-- START Raw records --

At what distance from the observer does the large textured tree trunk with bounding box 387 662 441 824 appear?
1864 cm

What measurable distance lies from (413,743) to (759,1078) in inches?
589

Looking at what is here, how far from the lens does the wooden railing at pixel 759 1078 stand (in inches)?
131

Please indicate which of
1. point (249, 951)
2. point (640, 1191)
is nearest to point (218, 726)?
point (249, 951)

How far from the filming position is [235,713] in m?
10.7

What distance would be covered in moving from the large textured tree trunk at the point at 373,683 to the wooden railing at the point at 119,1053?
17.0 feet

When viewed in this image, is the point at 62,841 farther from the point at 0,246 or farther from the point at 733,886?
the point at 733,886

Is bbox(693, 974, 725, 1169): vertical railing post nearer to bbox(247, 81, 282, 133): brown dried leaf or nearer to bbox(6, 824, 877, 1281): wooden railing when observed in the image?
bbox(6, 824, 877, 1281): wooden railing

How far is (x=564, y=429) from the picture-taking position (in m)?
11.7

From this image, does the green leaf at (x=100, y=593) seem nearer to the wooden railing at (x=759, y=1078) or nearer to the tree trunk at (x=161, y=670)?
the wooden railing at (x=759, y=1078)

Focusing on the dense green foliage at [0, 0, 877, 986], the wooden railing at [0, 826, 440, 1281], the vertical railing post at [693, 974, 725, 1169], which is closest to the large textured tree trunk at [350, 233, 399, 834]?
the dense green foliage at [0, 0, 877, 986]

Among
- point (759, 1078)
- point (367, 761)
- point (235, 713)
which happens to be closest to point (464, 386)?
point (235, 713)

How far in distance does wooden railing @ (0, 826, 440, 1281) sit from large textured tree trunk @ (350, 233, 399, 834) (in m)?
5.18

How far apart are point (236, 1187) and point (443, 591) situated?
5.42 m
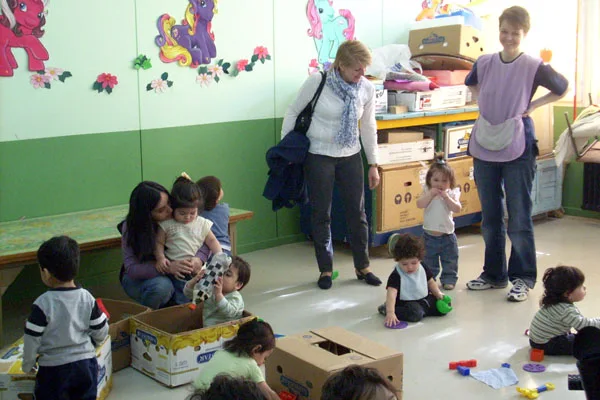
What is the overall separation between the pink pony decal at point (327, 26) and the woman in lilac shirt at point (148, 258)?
2.21m

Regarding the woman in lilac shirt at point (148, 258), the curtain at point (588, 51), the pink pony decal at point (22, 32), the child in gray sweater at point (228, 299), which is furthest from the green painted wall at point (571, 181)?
the pink pony decal at point (22, 32)

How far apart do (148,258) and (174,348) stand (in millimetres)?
702

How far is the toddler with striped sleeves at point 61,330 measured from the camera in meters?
2.70

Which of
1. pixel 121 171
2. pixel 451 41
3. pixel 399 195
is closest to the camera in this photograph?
pixel 121 171

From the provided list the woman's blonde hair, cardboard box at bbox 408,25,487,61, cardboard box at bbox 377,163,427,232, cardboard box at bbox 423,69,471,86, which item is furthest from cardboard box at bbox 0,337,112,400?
cardboard box at bbox 408,25,487,61

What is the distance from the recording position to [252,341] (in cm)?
277

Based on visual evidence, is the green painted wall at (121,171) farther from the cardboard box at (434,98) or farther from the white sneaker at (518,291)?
the white sneaker at (518,291)

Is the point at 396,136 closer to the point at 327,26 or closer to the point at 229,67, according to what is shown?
the point at 327,26

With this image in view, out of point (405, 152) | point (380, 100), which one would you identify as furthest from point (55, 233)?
point (405, 152)

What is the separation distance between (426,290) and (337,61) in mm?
1316

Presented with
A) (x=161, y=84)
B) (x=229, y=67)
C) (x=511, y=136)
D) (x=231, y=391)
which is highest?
(x=229, y=67)

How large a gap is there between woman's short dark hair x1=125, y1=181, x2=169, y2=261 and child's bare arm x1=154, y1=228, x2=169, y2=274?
0.03 metres

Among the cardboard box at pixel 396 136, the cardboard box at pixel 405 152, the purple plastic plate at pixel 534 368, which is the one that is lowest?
the purple plastic plate at pixel 534 368

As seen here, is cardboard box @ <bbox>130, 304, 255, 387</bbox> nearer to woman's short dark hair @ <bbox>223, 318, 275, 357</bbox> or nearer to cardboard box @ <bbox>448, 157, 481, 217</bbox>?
woman's short dark hair @ <bbox>223, 318, 275, 357</bbox>
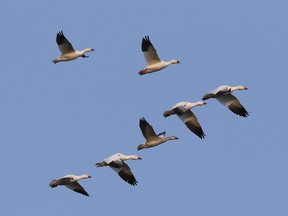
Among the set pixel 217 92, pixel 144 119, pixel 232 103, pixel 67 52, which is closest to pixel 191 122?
pixel 232 103

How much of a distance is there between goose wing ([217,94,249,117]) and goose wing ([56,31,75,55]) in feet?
15.9

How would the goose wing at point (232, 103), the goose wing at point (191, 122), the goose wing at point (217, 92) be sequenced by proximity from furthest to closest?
the goose wing at point (232, 103), the goose wing at point (191, 122), the goose wing at point (217, 92)

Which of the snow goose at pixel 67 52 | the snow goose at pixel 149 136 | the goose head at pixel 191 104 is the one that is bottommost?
the snow goose at pixel 149 136

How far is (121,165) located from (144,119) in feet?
5.06

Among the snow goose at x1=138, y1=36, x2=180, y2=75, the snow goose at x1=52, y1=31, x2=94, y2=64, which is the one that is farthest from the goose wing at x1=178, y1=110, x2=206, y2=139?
the snow goose at x1=52, y1=31, x2=94, y2=64

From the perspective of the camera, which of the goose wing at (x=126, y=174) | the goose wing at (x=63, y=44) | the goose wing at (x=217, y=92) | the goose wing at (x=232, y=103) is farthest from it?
the goose wing at (x=63, y=44)

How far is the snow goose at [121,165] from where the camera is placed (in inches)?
1243

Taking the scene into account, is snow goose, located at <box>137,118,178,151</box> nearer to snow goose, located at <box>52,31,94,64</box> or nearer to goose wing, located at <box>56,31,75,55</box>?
snow goose, located at <box>52,31,94,64</box>

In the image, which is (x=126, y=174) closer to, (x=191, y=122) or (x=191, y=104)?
(x=191, y=122)

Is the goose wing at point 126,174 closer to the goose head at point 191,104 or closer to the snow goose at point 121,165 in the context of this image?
the snow goose at point 121,165

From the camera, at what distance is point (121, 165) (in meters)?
31.8

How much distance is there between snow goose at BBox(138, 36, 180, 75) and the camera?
109 ft

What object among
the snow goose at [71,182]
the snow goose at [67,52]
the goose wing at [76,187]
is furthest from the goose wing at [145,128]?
the snow goose at [67,52]

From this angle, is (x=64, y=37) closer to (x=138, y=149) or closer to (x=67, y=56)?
(x=67, y=56)
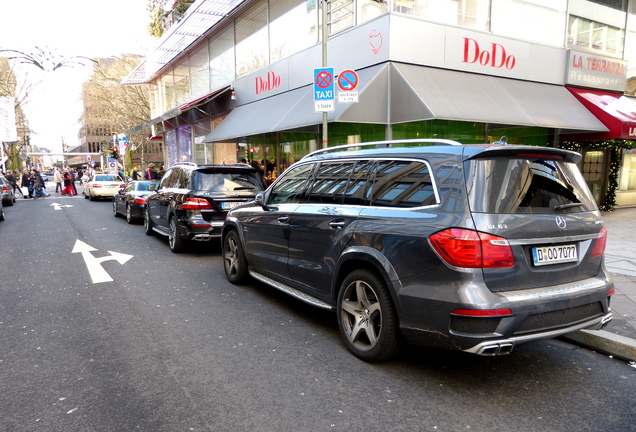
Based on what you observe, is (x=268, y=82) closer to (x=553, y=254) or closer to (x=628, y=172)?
(x=628, y=172)

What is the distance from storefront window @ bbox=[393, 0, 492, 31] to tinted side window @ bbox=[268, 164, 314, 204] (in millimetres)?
7061

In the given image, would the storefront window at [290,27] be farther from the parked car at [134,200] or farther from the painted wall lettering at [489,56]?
the parked car at [134,200]

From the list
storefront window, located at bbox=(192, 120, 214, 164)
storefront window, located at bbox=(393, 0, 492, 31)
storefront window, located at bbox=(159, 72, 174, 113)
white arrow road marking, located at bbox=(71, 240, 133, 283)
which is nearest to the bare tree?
storefront window, located at bbox=(159, 72, 174, 113)

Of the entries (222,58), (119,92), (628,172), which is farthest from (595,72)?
(119,92)

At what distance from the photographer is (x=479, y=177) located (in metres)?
3.03

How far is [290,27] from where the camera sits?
47.9 ft

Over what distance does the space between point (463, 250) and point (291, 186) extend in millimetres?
2570

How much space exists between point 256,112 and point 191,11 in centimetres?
556

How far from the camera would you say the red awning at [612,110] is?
1190cm

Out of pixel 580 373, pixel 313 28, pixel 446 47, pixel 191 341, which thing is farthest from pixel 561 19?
pixel 191 341

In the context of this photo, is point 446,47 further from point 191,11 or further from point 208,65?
point 208,65

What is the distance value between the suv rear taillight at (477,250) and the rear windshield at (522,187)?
19 cm

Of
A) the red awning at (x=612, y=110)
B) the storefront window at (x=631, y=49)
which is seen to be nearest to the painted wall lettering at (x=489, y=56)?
the red awning at (x=612, y=110)

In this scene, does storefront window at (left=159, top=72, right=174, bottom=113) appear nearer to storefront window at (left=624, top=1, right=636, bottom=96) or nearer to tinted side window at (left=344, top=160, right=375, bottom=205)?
storefront window at (left=624, top=1, right=636, bottom=96)
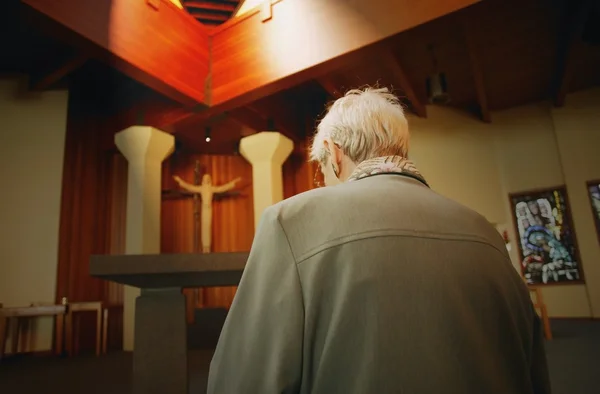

-- END Raw records --

● **What is needed**
Please repeat the material word for word, starting at the line that contains "In the given" and continuing through the end of the material. Leave the pictures out.

● **Task answer**
In the given image, would the storefront window at [290,27] be farther from the parked car at [134,200] or farther from the painted wall lettering at [489,56]?
the parked car at [134,200]

From the list
storefront window, located at bbox=(192, 120, 214, 164)
storefront window, located at bbox=(393, 0, 492, 31)
storefront window, located at bbox=(159, 72, 174, 113)
white arrow road marking, located at bbox=(71, 240, 133, 283)
which is nearest to the bare tree?
storefront window, located at bbox=(159, 72, 174, 113)

Of the entries (222,58), (119,92), (628,172), which is farthest from (595,72)?
(119,92)

At what distance from the photographer is (x=479, y=177) located (in metres)?
3.03

How far is [290,27] from where the camera sits?
47.9 ft

Over what distance does the space between point (463, 250) and point (291, 186) extend in millimetres?
2570

How much space exists between point 256,112 and point 191,11 in centimetres?
556

How far from the camera would you say the red awning at [612,110] is?
1190cm

Out of pixel 580 373, pixel 313 28, pixel 446 47, pixel 191 341, which thing is farthest from pixel 561 19?
pixel 191 341

In the context of this photo, is point 446,47 further from point 191,11 or further from point 208,65?
point 208,65

What is the distance value between the suv rear taillight at (477,250) and the rear windshield at (522,187)?
19 cm

Of
A) the red awning at (x=612, y=110)
B) the storefront window at (x=631, y=49)
which is seen to be nearest to the painted wall lettering at (x=489, y=56)?
the red awning at (x=612, y=110)

In this scene, does storefront window at (left=159, top=72, right=174, bottom=113) appear nearer to storefront window at (left=624, top=1, right=636, bottom=96) or nearer to tinted side window at (left=344, top=160, right=375, bottom=205)?
storefront window at (left=624, top=1, right=636, bottom=96)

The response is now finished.